» The task:
From the line with "resting: 0%" through the final line below, restate each line word for word and return nothing else.

___ Task material

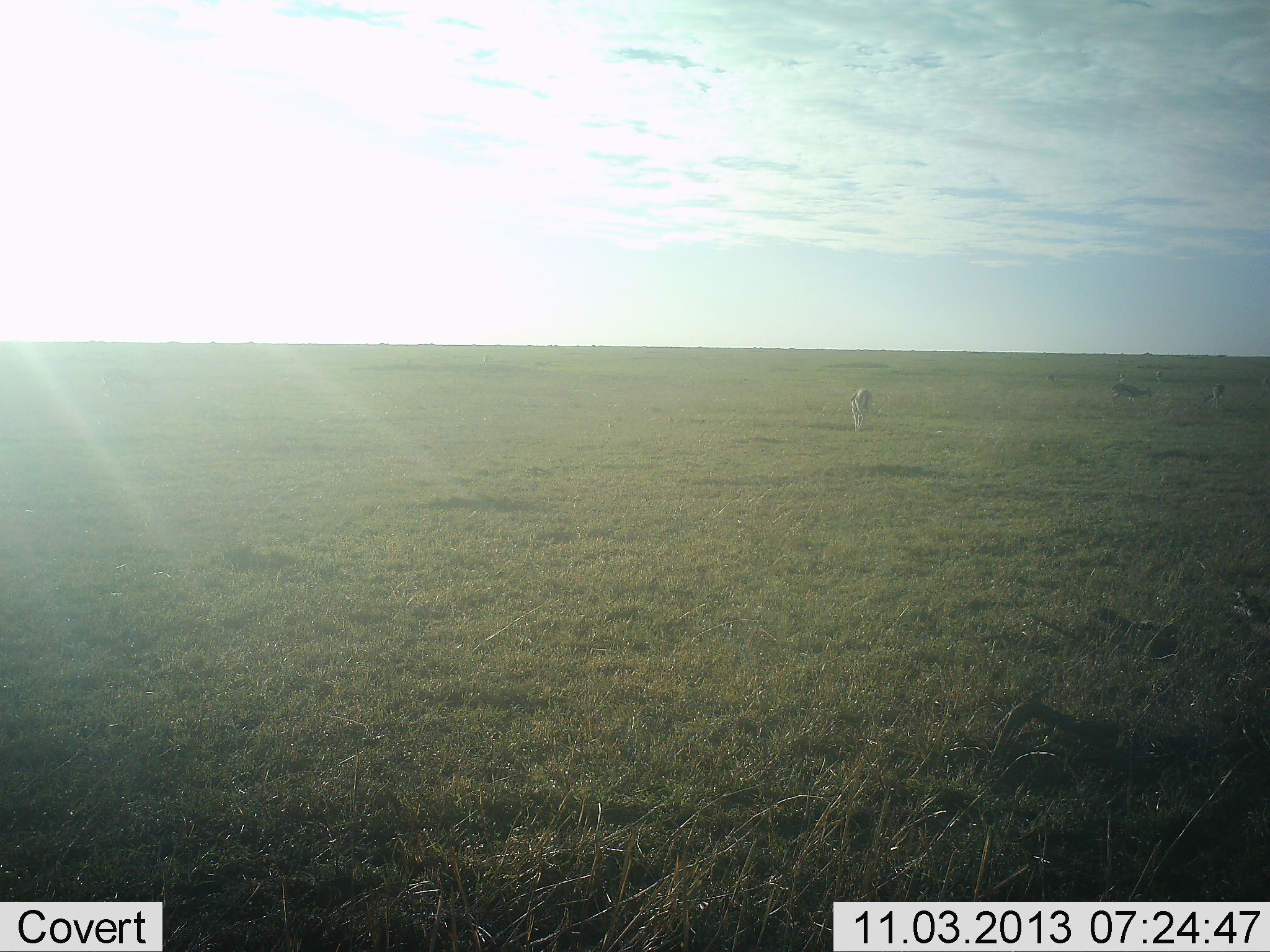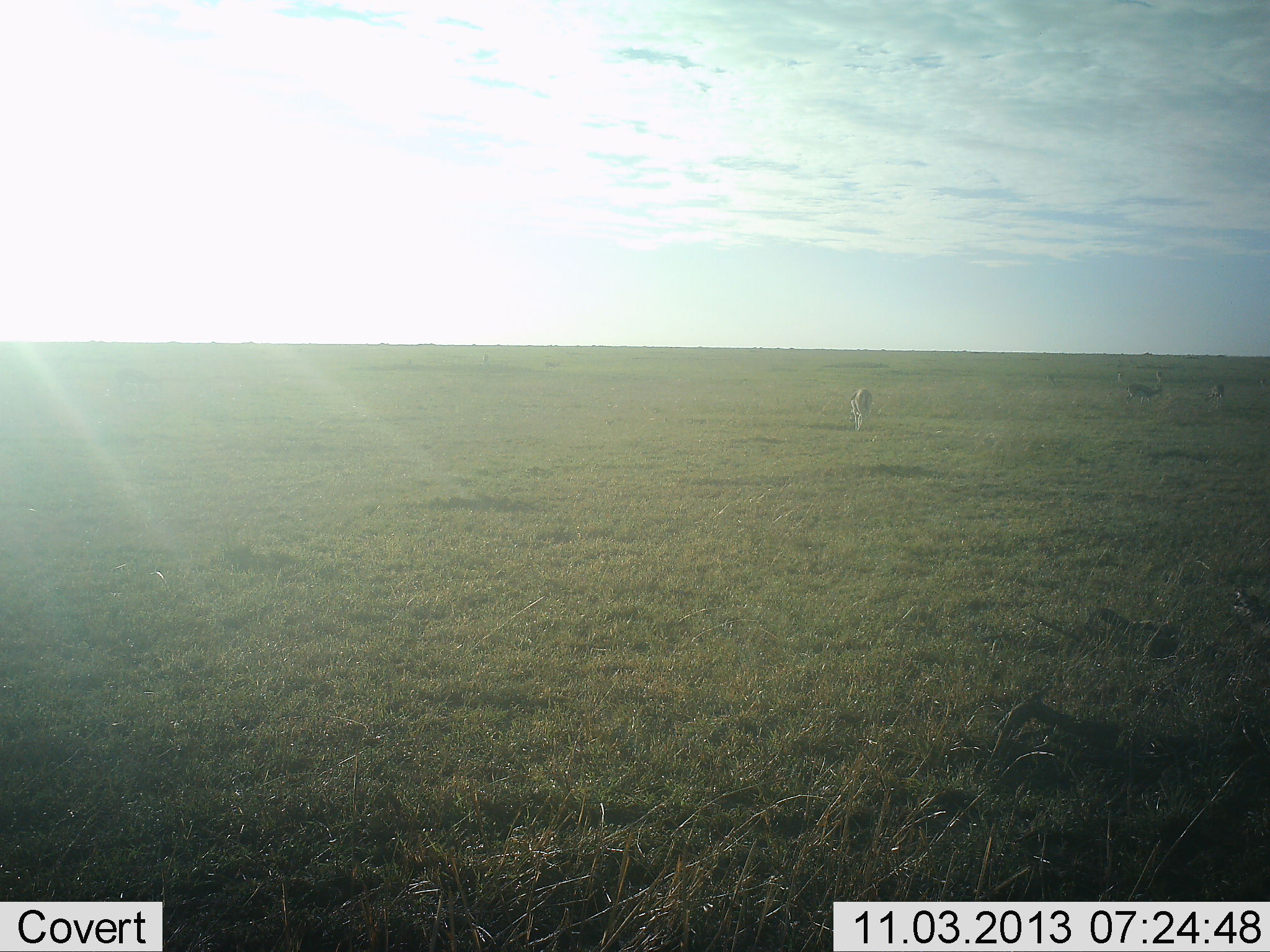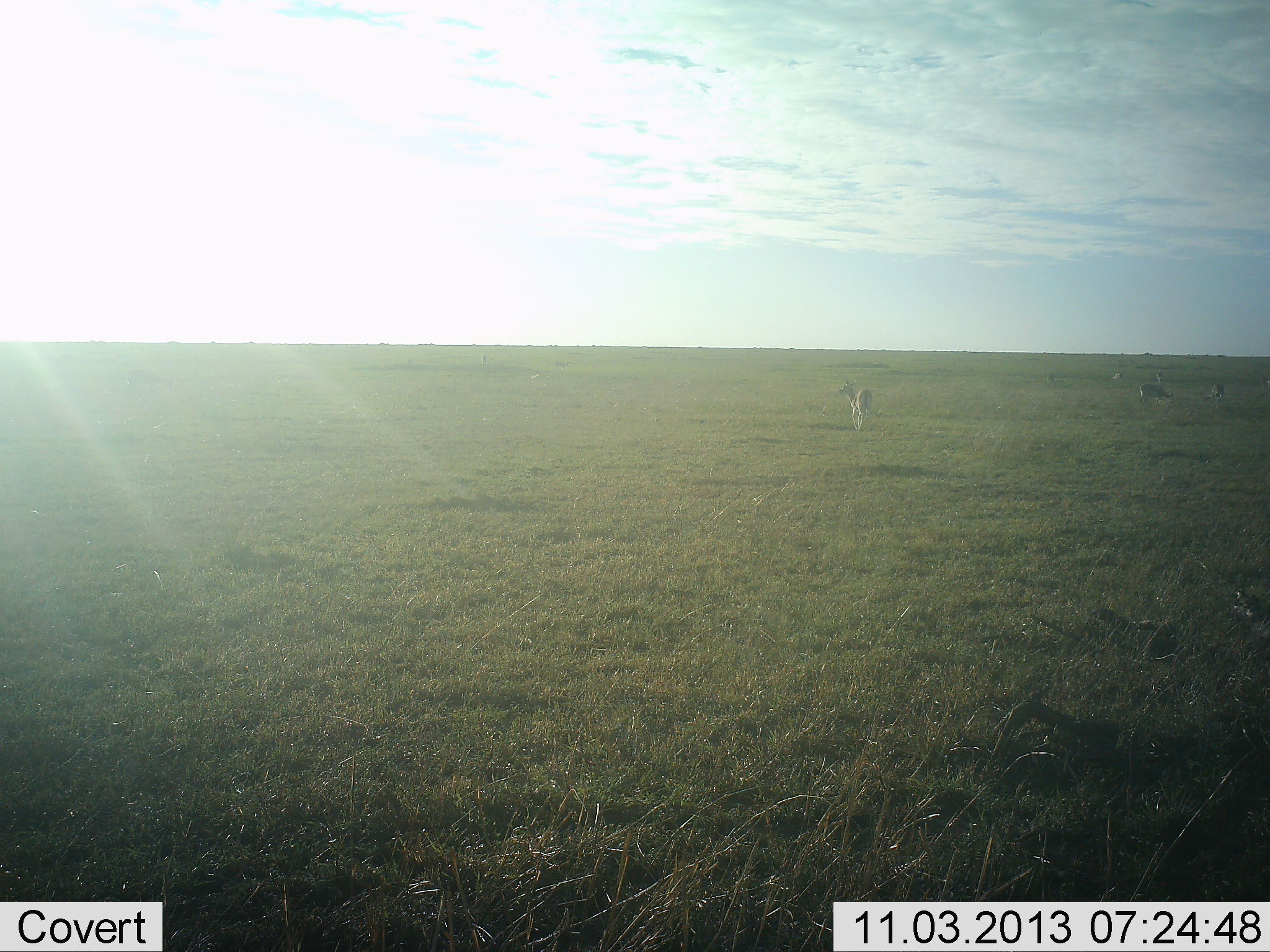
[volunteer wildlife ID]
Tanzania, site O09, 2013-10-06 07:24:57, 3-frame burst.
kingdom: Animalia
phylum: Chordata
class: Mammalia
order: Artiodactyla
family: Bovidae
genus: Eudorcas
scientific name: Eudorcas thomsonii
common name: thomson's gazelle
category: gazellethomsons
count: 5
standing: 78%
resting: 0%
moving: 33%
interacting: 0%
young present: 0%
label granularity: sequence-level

______

» Answer box:
resting: 0%
moving: 33%
interacting: 0%
young present: 0%
label granularity: sequence-level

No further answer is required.